From Charlie Hebdo to the Alt-Right and Fake News

Tuesday, January 9, 2018 - 17:30
The alt-right and fake news are relatively new terms in the common vernacular. One reason behind this is that the rise and sophistication of digital media is allowing partisan players to enter the market and scale up quite quickly.  
 
This is the subject of a new book project underway by Dr Gavan Titley, a senior lecturer in the Department of Media Studies at Maynooth University. The publication, due in mid-2018 is called, ‘Racism and Digital Media,’ seeks to explore how far-right movements successfully use new forms of media to push their message.  
 
“What I’ve been trying to look at is how digital media systems speeds things up, or extend connections and circulations in all these unpredictable ways, and what that means for the politics around racism and anti-racism in Europe in particular.” 
 
Digital tools enable the partisan players to scale up cheaply, “without having to pay lip service to the professional ethics or routines of journalism.” And yet, the mainstream media is fascinated by them, covers them, and, “They get integrated into the wider news cycle by the very people they were out to destroy.” 
 
This line of enquiry has lead inevitably to the phenomenon of ‘fake news.’ 
 
“The way that I try to explain fake news to students is that the issue is not so much that it’s fabricating content and it’s false; it’s more that it creates a situation where anything can be presumed to be false or fake,” Dr Titley says.  “Everything looks to be flat, everything is presented to you without hierarchy, so why should one thing be inherently more trustworthy than something else? And it’s very difficult to embed good journalism in that context.”  
 
“You get these political entrepreneurs on YouTube that can build these enormous audiences—more than RTE gets in all its programming combined—and have access to new publics that are very transnational and very young.

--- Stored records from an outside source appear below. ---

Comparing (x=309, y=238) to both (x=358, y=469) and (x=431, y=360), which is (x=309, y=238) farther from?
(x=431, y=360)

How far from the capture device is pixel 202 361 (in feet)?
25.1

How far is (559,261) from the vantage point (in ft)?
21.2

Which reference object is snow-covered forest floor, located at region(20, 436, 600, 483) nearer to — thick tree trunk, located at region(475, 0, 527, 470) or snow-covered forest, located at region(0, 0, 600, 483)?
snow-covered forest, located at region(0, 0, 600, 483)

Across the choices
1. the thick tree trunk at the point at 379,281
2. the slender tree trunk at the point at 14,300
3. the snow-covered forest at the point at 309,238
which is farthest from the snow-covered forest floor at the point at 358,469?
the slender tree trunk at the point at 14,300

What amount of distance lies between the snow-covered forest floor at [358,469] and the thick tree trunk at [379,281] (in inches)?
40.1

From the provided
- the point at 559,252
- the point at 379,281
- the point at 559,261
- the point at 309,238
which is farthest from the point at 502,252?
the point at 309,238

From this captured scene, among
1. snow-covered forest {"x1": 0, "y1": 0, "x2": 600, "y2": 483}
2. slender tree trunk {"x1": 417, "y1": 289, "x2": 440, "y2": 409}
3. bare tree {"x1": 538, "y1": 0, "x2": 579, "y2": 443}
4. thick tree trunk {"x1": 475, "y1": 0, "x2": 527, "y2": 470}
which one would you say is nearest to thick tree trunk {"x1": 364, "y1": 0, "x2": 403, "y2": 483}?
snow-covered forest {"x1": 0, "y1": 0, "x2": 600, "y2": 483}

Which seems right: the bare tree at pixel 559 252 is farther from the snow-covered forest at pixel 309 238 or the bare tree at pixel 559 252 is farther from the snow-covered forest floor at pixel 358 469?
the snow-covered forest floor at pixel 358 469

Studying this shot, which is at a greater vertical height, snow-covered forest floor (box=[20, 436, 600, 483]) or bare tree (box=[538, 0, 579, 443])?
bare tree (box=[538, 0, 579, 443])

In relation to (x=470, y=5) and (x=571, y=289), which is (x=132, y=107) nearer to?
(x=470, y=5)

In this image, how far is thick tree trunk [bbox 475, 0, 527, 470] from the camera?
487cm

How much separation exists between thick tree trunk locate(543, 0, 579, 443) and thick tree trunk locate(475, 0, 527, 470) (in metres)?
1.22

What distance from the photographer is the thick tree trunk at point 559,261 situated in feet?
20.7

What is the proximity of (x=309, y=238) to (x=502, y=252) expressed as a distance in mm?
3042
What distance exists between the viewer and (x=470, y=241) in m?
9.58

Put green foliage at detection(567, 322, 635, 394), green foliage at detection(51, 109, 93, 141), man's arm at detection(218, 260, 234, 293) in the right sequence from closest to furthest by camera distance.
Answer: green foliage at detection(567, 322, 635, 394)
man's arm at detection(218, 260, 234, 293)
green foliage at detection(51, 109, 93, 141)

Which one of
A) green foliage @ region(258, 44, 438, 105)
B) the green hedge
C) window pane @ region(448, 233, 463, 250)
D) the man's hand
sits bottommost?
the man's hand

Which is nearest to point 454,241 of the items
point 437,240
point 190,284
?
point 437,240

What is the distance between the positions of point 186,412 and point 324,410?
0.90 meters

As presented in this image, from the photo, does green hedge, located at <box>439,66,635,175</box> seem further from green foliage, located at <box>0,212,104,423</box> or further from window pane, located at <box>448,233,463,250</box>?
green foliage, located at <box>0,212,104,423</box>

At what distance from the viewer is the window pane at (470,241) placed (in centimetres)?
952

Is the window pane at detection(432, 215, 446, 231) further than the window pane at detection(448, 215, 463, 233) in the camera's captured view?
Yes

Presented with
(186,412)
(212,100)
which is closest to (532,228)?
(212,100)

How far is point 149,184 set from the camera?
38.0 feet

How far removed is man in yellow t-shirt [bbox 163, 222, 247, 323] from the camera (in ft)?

And we haven't really come to grips with the political consequences of that.” 
 
Dr Titley’s research is based on overlapping interests.  
 
“The first is in contemporary media systems and how the speed and circulation of information and ideas is reshaping politics; and secondly the sociology and politics of racism, particularly in Europe,” he tells The Bridge. “When you put those two interests together, it’s about how news is made and broadly the way in which networked media works.” 
 
One example: The Charlie Hebdo attack. 
 
“It happened in early January 2015 and had immediate repercussions obviously in France but also elsewhere. The government in Senegal collapsed, there were massive protests in Turkey, and American journalists were at each other’s throats. 
 
“I got together with a couple of colleagues in Goldsmiths (University of London) and we ran a quick response seminar. We invited people both from France and also French-focused scholars working elsewhere.” 
 
From this came a recently released book edited by Dr Titley, ‘After Charlie Hebdo, Terror, Racism and Free Speech.’ 
 
Dr Titley said that many people responding to the atrocity had never heard of the newspaper, which created a space in which many people ascribed their own values to it. He summarised it as being about intensive media events which have these transnational consequences - and political consequences that are unpredictable. 
 
Whether it’s battling fake news or challenging a misappropriated identity, Dr Titley thinks journalism is facing a profound crisis, more than simply how traditional media can win back trust. 
 
“There’s a shift in the way that people think about media systems and their relationships to society that’s not going to come back to the cosy established national television channels and a set of newspapers that are the centre of gravity,” he says. “Lots of choice is radically relativising how people think about the entire media environment. And that’s not a very cheerful conclusion.”